Sin embargo, quienes le conocen aseguran que hay algo que nunca ha cambiado: su manera de entender el servicio. “Los valores profesionales son importantes, pero los humanos son por los que realmente destaca”, asegura Julio Allueva, teniente coronel y tercer jefe de la Comandancia de València. En sus últimos años, “ha acogido a los nuevos compañeros como a sus propios hijos”, añade Poveda.

Ahora, tras 48 años ligado a la Guardia Civil, el cabo mayor Moreno Ortiz se despide del servicio, pero no de la actividad.

Jesús Ismael Moreno (centro, de paisano) y sus compañeros de uniforme en el cuartel de Patraix.

Jesús Ismael Moreno (centro, de paisano) y sus compañeros de uniforme en el cuartel de Patraix. / Levante-EMV

Con la jubilación, el cabo mayor podrá dedicar más tiempo a sus aficiones: el fútbol, la huerta familiar y los cacahuetes, que se han convertido casi en una seña de identidad.
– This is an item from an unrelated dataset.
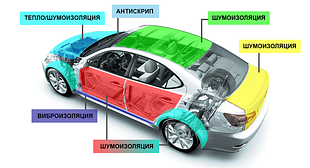 Шумоизоляция автомобиля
De hecho, el propio teniente coronel Allueva cuenta entre risas que el cabo mayor guardaba una bolsa de diez kilos en su puesto de trabajo para invitar a todo el que pasaba por allí.

Jesús Ismael Moreno Ortiz cierra así su etapa en el servicio activo. Se marcha el cabo mayor, pero en la Comandancia de Valencia queda el legado de una trayectoria única: la de un agente que aprendió a ser guardia civil en el mismo patio de Patraix donde hoy, casi medio siglo después, cuelga definitivamente el uniforme.